[SELECTED EXTRACT]:
----------------
Technical Field

The invention is about all kinds of machines and mechanical structures which converts input rotary motion to the linear or rotational or any trajectory motion, and produces work through the output path.

The Prior Art

Reviews of previous techniques which are related to present invention and used in the same applications are as follows:

In the conventional slider - crank, and knuckle -joint mechanisms, in order to obtain the target value of stroke length, the ratio of the length (k) of the crank to that of connection rod (b) cannot be lowered than a certain value while the total length (k+b) which defines the size of the system is kept constant. Target value of stroke length can be obtained in this way. In this instance, both the magnitude of produced payload force is too low, and its effective force is applied in a very short working regime at the end of the stroke. If high force output is targeted with the same mechanism constrains, crank length is kept too short compared to that of connection rod, but in this instance the resultant stroke is decreased dramatically. Namely, using conventional mechanisms, it is not possible to produce both high magnitude of force and extended working regime at the end of the stroke. It is very difficult to control the position, speed, and force in these systems.

Patent research is done for conventional techniques. The patent, registration no CN102430681 , mentions a pusher arm which can be integrated to a press, and which is actuated by a symmetric assembly of another link driven by two servo motors and connected to a second transmission link.

It is determined that, examined patent has no similarity with presented invention.

Description of the Invention

The object of the invention is bringing a new initiative in the field, compared to the systems used in conventional techniques.

Outputs of this mechanism: Long“rayting point”, high speed in approaching stroke, high force in work stroke (movement shift), precision and repeatability.
----------------
[SUPPLIED ENTRIES]:
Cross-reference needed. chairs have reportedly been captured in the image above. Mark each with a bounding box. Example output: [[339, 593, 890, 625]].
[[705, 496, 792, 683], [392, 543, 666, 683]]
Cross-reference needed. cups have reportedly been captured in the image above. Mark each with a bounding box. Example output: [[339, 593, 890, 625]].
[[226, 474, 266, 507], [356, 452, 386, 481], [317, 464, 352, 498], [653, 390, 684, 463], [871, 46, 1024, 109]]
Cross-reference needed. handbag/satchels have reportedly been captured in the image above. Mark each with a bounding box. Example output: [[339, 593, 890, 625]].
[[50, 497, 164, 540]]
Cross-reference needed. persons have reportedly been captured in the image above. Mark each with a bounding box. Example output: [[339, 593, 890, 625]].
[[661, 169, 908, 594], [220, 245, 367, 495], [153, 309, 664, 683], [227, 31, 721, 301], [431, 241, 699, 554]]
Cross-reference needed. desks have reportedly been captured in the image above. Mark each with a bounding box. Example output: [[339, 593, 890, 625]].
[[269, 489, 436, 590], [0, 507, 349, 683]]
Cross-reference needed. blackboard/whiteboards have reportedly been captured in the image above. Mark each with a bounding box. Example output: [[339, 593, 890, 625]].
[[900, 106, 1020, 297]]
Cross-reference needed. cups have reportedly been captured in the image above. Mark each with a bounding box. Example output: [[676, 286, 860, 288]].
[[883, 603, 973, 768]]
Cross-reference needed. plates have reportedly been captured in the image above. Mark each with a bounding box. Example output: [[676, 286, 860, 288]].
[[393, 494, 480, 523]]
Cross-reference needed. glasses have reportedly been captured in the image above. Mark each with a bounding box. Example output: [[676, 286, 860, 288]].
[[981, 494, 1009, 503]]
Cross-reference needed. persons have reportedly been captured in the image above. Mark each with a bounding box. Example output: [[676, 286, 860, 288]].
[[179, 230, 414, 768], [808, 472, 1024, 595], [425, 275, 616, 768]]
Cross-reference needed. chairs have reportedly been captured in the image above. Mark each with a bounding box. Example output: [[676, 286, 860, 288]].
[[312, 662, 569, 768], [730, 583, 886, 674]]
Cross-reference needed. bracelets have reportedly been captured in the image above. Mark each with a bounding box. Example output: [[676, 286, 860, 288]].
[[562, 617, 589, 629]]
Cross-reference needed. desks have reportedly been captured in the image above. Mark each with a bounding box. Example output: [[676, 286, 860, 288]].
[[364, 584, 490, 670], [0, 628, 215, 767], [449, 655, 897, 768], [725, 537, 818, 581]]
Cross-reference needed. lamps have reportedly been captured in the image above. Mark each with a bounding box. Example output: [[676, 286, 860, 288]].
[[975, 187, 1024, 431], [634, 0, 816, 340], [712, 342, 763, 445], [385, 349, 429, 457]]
----------------
[PROBLEM]:
Answer these questions about the mechanism description:
1. What registration number is given for the patent found in the patent research?
2. In a conventional slider-crank mechanism, what happens to the stroke when the crank is kept too short compared to the connection rod?
3. What does the new mechanism offer in the approaching stroke?
Answer using only the mechanism description, not the data.

[RESULT OF THIS TASK]:
1. CN102430681
2. The stroke decreases dramatically.
3. High speed